Participants in the DTV Audio Group’s event focused on Next Generation Audio.

“Immersive audio seemed really far away, but now it’s being done,” he said as part of his introductory remarks, citing such capabilities as personalization and optional audio channels enabled by platforms like Dolby’s AC4 and Fraunhofer’s MPEG-H. “There has been great work being done around Next Generation Audio, and, in some organizations like the BBC and Comcast and Warner Media, we’re seeing the beginnings of coming to terms with these features coming to consumers. The idea of personalization is something we really need to come to grips with. It’s time to take this out of the lab and experimentation settings and begin to talk about it in practical production terms.”

SVG Chairman Emeritus Tom Sahara, former Turner Sports VP, operations and technology, noted that, although development of the technology to support immersive and other NGA audio platforms has evolved rapidly, related regulatory and administrative issues, such as consumer privacy, compelled some caution.

“Much of that has now been resolved, so the process will be allowed to accelerate,” he said, adding that automated and virtualized production capabilities and techniques will soon allow broadcasters to “tailor customized products for viewers,” such as optional commentary channels and new kinds of viewing angles. “Each viewer can have their own version” of a production, able to choose languages and features such as audio description (AD) for viewers with hearing challenges.

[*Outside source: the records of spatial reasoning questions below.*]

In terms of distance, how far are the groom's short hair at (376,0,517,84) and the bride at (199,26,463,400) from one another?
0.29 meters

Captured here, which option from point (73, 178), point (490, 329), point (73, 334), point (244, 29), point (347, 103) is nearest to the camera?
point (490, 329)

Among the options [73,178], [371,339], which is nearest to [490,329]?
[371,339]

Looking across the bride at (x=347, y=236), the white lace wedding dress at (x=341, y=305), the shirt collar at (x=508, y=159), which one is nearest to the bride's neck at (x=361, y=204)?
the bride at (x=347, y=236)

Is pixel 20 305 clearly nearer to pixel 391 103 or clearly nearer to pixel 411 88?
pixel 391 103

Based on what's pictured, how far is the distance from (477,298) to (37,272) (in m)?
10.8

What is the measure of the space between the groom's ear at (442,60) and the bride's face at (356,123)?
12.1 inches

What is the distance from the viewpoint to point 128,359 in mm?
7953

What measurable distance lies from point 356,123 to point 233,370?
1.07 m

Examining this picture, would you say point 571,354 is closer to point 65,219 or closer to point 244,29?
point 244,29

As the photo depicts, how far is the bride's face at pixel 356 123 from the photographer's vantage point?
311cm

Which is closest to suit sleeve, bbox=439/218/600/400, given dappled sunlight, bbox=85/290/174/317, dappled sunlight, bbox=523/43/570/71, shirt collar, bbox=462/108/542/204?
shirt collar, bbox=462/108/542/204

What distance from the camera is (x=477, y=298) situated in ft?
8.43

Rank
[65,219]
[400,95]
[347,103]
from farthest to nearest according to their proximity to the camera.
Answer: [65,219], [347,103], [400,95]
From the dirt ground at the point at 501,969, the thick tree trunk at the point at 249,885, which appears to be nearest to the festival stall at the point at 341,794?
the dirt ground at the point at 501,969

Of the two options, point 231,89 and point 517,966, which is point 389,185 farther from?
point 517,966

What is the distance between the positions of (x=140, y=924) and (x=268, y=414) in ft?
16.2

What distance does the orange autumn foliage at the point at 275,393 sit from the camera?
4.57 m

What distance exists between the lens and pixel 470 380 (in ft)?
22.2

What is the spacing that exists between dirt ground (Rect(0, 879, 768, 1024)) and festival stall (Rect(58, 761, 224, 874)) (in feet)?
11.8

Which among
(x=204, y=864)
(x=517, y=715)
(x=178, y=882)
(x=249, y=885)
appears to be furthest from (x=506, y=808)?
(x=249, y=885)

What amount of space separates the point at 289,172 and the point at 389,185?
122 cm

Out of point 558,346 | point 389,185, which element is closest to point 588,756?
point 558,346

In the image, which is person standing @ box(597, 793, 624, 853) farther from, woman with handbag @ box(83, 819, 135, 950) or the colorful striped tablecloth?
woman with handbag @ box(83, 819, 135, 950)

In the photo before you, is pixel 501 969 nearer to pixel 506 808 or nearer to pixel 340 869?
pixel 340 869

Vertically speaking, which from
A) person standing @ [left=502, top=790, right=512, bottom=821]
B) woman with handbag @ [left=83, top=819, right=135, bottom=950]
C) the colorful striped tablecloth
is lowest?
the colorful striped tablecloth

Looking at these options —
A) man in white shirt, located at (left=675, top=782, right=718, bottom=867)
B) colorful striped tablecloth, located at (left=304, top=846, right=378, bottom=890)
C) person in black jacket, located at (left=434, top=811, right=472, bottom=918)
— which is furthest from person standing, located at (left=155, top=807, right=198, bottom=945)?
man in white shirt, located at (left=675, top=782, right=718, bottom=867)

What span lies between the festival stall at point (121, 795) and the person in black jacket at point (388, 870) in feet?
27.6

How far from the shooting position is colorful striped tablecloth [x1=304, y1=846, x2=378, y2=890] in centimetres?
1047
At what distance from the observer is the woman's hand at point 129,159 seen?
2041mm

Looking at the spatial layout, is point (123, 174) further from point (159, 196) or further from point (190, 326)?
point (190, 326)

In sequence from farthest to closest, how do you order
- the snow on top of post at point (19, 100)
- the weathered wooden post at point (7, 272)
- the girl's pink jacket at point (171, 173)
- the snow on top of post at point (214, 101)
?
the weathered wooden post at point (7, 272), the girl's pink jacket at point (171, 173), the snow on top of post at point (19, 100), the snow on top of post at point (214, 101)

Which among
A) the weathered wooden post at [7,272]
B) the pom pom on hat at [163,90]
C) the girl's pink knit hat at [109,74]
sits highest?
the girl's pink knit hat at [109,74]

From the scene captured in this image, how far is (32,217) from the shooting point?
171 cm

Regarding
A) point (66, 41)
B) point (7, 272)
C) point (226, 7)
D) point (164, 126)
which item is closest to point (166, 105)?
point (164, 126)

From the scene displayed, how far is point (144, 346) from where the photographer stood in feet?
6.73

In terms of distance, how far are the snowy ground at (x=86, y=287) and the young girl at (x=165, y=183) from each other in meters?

Reviewing current SMPTE standards for NGA IP transport — ST 2110-30 (Audio over IP) and ST 2110-31 (AES3 over IP) — Kent Terry, broadcast and media systems engineer, Dolby Labs, noted, “These standards are mature, well-tested, and available in products now. Together, they support all transport and legacy I/O requirements for current NGA use cases in broadcast.”

Both he and BBC Senior R&D Engineer Dave Marston also touched on the Audio Definition Model (ADM), an ITU specification of metadata that can be used to describe object-based audio, scene-based audio, and channel-based audio. He referenced work on the audio for Casualty, a BBC One medical drama, which, for viewers with hearing problems, permitted isolation of key sound effects, such as the beeping of a medical monitoring device on the show, to reflect its importance to the episode’s narrative. In another instance on the show, the POV of an actor portraying a nurse with hearing problems was processed as though the rest of the cast were being heard through a hearing aid, to give viewers a sense of what that experience was like.

“You can hear what she hears,” Marston said. “It’s a valuable alternate point of view that conveys a feeling of inclusion.”

Although European broadcasters have been at the leading edge of integrating many NGA elements into their workflows, Jim Starzynski, director/principal audio engineer, NBCUniversal, cited the increasingly sophisticated implementations of NGA-type elements in domestic television productions, including NBC Sports’ use of Dolby Atmos platform for the past three years of Notre Dame University home football broadcasts and for the Olympics.

NGA appears closer than ever to becoming reality, but now that it’s beginning to enter the workflow, the trickle may soon become a torrent.

“Personalization took 10 years to get anywhere,” Sahara contended, “but expect highly personalized feeds to come in about the next five years.”